Second set of issues were broadly about the difficulties relating to talking about VR scene elements of differing types—1) transient elements, 2) Elements that cannot be verbally described, 3) Gestural Elements, 4) Directional and Attentional elements.
To solve these issues, TransceiVR augments existing VR applications with an interactive mixed dimensional medium. This medium builds over existing live 2D video mirror, but also provides the ability for the external user to do three actions with the 2D video frames—1) freeze the live frame, navigate these frames 2) temporally, as well as 3) spatially. The freeze action and temporal navigation are analogous to pausing and seeking in videos. The spatial navigation allows the external user to view the last seen frames along different directions in the VR. It enables the external users to observe the VR environment surrounding the VR user.

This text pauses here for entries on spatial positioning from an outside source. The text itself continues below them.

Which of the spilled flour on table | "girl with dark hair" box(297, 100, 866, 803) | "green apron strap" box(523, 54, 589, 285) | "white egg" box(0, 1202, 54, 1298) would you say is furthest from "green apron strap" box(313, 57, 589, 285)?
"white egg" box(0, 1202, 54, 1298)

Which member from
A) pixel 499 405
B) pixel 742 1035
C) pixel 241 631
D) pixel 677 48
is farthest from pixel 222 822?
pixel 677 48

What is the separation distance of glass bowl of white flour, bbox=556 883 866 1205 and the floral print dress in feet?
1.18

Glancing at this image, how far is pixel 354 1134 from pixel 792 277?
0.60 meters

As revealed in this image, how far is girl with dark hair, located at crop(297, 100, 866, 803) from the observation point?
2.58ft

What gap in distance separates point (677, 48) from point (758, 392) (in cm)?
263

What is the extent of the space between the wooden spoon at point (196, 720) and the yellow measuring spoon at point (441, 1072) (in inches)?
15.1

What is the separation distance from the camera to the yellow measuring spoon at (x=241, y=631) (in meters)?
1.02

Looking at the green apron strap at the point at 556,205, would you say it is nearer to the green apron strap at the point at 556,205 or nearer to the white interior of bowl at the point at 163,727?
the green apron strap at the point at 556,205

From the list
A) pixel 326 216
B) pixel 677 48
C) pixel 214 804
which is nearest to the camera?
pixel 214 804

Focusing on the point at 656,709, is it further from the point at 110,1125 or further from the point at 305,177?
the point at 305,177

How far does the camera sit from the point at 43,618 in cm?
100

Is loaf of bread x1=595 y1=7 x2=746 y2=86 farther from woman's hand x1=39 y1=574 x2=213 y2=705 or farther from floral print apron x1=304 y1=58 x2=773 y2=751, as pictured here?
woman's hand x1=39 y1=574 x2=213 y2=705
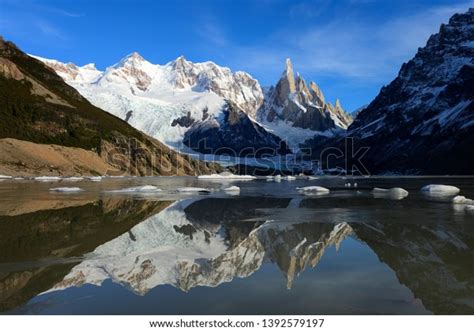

With TransceiVR, the external users can not only view the video frames that are spread out across time and space, but they can also interact with them through making annotations over them or by sharing them with the VR user. The medium here allows users to specify the output dimensionality of the annotations, either to be 1) Projected directly into the 3D VR space (Figures 10A, B-L,R), or 2) as 2D sketches over the video frame, which can then be shared with the VR user as an annotated image (Figures 11A, B). Each of these choices have their own advantages. The direct 3D projection can be useful for quick and easy referencing of objects in the VR scene. When the VR user is not looking at the right part of the scene, they are guided to it through 3D arrows and spatial audio cues. The annotated image, on other hand, can be used for more detailed discussion, especially about virtual objects that maybe non-existent or dynamic in the VR scene.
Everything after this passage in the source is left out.